## Supplied material

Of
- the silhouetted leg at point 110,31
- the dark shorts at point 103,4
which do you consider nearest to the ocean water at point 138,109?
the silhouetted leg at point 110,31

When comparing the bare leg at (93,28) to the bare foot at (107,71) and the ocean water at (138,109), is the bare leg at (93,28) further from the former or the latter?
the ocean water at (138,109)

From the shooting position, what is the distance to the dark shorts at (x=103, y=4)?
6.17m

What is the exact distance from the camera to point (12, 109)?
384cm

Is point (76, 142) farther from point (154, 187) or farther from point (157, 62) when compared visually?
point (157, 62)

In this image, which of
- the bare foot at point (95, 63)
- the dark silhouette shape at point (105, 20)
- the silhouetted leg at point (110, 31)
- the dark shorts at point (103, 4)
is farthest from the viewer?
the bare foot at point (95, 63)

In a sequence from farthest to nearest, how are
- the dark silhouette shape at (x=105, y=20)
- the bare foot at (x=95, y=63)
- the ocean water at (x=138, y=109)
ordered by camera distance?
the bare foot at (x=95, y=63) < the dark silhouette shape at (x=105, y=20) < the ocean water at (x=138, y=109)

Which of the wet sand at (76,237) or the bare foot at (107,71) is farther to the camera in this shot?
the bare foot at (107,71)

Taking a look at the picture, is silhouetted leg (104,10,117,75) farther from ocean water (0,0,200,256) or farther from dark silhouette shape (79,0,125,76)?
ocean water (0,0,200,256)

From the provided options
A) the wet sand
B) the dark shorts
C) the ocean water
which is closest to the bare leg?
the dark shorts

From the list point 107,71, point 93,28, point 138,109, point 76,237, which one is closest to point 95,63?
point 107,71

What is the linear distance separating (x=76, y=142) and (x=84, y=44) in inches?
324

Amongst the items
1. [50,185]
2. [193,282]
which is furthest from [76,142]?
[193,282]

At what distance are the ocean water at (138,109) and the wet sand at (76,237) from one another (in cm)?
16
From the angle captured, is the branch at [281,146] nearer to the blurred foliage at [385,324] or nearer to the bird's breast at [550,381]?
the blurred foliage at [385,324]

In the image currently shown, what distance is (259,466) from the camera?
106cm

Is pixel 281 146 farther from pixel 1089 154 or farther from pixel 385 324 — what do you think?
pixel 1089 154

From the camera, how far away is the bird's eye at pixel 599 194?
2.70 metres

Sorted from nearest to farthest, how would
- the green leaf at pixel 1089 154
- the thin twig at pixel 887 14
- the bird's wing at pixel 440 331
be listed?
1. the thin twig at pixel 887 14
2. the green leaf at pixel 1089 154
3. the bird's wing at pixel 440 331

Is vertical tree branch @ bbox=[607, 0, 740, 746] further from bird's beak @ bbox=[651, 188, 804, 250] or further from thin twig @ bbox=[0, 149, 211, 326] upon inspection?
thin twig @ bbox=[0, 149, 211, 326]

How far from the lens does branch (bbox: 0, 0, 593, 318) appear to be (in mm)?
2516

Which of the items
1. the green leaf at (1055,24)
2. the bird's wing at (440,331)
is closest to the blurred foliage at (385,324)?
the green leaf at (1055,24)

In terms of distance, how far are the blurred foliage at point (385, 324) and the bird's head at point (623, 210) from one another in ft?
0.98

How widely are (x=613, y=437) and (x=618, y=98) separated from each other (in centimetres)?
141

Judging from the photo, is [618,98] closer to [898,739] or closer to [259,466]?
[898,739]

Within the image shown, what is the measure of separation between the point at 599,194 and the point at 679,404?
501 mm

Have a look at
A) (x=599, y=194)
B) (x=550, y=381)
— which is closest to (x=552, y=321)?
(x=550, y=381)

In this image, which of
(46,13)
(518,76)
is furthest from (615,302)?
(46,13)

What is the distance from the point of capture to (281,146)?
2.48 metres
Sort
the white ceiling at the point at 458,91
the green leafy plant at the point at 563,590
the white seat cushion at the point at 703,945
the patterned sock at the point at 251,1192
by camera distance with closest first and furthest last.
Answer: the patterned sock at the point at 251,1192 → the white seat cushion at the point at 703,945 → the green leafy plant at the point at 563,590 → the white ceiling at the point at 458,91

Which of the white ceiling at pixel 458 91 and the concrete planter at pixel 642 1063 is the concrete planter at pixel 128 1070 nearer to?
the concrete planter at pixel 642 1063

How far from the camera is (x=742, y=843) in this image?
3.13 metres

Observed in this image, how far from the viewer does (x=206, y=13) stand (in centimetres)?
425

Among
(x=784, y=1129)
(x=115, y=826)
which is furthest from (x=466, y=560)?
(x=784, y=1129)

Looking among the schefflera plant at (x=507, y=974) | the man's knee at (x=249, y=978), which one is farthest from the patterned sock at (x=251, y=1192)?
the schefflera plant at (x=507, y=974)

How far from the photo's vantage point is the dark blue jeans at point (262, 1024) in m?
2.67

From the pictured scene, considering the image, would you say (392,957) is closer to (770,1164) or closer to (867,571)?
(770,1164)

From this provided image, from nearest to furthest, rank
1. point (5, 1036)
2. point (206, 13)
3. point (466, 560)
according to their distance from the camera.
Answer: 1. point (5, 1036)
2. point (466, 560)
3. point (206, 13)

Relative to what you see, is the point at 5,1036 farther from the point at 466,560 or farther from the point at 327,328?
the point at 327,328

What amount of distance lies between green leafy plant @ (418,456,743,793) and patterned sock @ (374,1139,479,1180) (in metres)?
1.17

## Task requirements
Can you revise all the items above so that "camera" becomes "lens" everywhere, with nothing else changed?

## Final result
Of
- the silhouetted leg at point 110,31
- the dark shorts at point 103,4
which do you consider nearest to the ocean water at point 138,109?
the silhouetted leg at point 110,31

When comparing the bare leg at (93,28) to the bare foot at (107,71) and the ocean water at (138,109), is the bare leg at (93,28) further from the former or the latter?
the ocean water at (138,109)

From the shooting position, what is the distance to the dark shorts at (x=103, y=4)?
6.17m

What is the exact distance from the lens to point (12, 109)?
384cm

Is point (76, 142) farther from point (154, 187) or farther from point (157, 62) when compared visually?
point (157, 62)

In this image, which of
- the bare foot at point (95, 63)
- the dark silhouette shape at point (105, 20)
- the silhouetted leg at point (110, 31)
- the dark shorts at point (103, 4)
is farthest from the viewer?
the bare foot at point (95, 63)

In a sequence from farthest to nearest, how are
- the dark silhouette shape at (x=105, y=20)
- the bare foot at (x=95, y=63)
- the ocean water at (x=138, y=109)
ordered by lens distance?
the bare foot at (x=95, y=63) < the dark silhouette shape at (x=105, y=20) < the ocean water at (x=138, y=109)

Which of the wet sand at (76,237) or the bare foot at (107,71) is farther to the lens in this shot?
the bare foot at (107,71)

Taking a look at the picture, is silhouetted leg (104,10,117,75) farther from ocean water (0,0,200,256) or farther from dark silhouette shape (79,0,125,76)?
ocean water (0,0,200,256)

From the provided options
A) the wet sand
B) the dark shorts
C) the ocean water
which is closest to the bare leg?
the dark shorts

From the list point 107,71, point 93,28, point 138,109, point 76,237, which one is closest to point 95,63?
point 107,71

What is the linear distance separating (x=76, y=142) and (x=84, y=44) in inches?
324

Amongst the items
1. [50,185]
2. [193,282]
which is furthest from [76,142]?
[193,282]

At what distance are the ocean water at (138,109) and the wet sand at (76,237) from one another (in cm)?
16
From the angle captured, is the branch at [281,146] nearer to the blurred foliage at [385,324] or nearer to the bird's breast at [550,381]?
the blurred foliage at [385,324]

In the image currently shown, what distance is (259,466) from the lens?
106cm

Is pixel 281 146 farther from pixel 1089 154 or farther from pixel 385 324 — what do you think?
pixel 1089 154

From the lens, how far away is the bird's eye at pixel 599 194?
2.70 metres

Sorted from nearest to farthest, how would
- the green leaf at pixel 1089 154
- the thin twig at pixel 887 14
- the bird's wing at pixel 440 331
be listed?
1. the thin twig at pixel 887 14
2. the green leaf at pixel 1089 154
3. the bird's wing at pixel 440 331

Is vertical tree branch @ bbox=[607, 0, 740, 746] further from bird's beak @ bbox=[651, 188, 804, 250] or further from thin twig @ bbox=[0, 149, 211, 326] upon inspection?
thin twig @ bbox=[0, 149, 211, 326]

How far from the lens does branch (bbox: 0, 0, 593, 318) appear to be (in mm)?
2516

Which of the items
1. the green leaf at (1055,24)
2. the bird's wing at (440,331)
is closest to the blurred foliage at (385,324)?
the green leaf at (1055,24)

In terms of distance, how far are the blurred foliage at point (385, 324) and the bird's head at point (623, 210) from one another in ft?
0.98

How widely are (x=613, y=437) and (x=618, y=98) separated from each other (in centimetres)?
141

Judging from the photo, is [618,98] closer to [898,739] or closer to [259,466]?
[898,739]

Within the image shown, what is the measure of separation between the point at 599,194 and the point at 679,404?
501 mm

Have a look at
A) (x=599, y=194)
B) (x=550, y=381)
— which is closest to (x=552, y=321)?
(x=550, y=381)

In this image, which of
(46,13)
(518,76)
is furthest from (615,302)?
(46,13)

What is the distance from the point of capture to (281,146)?
2.48 metres
Sort
the white ceiling at the point at 458,91
the green leafy plant at the point at 563,590
the white seat cushion at the point at 703,945
the patterned sock at the point at 251,1192
by lens distance with closest first and furthest last.
Answer: the patterned sock at the point at 251,1192 → the white seat cushion at the point at 703,945 → the green leafy plant at the point at 563,590 → the white ceiling at the point at 458,91

Which of the white ceiling at pixel 458 91 and the concrete planter at pixel 642 1063 is the concrete planter at pixel 128 1070 nearer to?
the concrete planter at pixel 642 1063

How far from the lens is (x=742, y=843) in this image?
3.13 metres

Observed in this image, how far from the viewer does (x=206, y=13) stand (in centimetres)?
425

Among
(x=784, y=1129)
(x=115, y=826)
which is furthest from (x=466, y=560)?
(x=784, y=1129)

Looking among the schefflera plant at (x=507, y=974) | the man's knee at (x=249, y=978), which one is farthest from the patterned sock at (x=251, y=1192)?
the schefflera plant at (x=507, y=974)

How far from the photo's vantage point is the dark blue jeans at point (262, 1024) in m?
2.67

From the pictured scene, considering the image, would you say (392,957) is closer to (770,1164) or closer to (867,571)?
(770,1164)

From this provided image, from nearest to furthest, rank
1. point (5, 1036)
2. point (206, 13)
3. point (466, 560)
according to their distance from the lens.
Answer: 1. point (5, 1036)
2. point (466, 560)
3. point (206, 13)

Relative to what you see, is the point at 5,1036 farther from the point at 466,560 or farther from the point at 327,328?
the point at 327,328

What amount of distance lies between green leafy plant @ (418,456,743,793) and patterned sock @ (374,1139,479,1180) (in metres)?
1.17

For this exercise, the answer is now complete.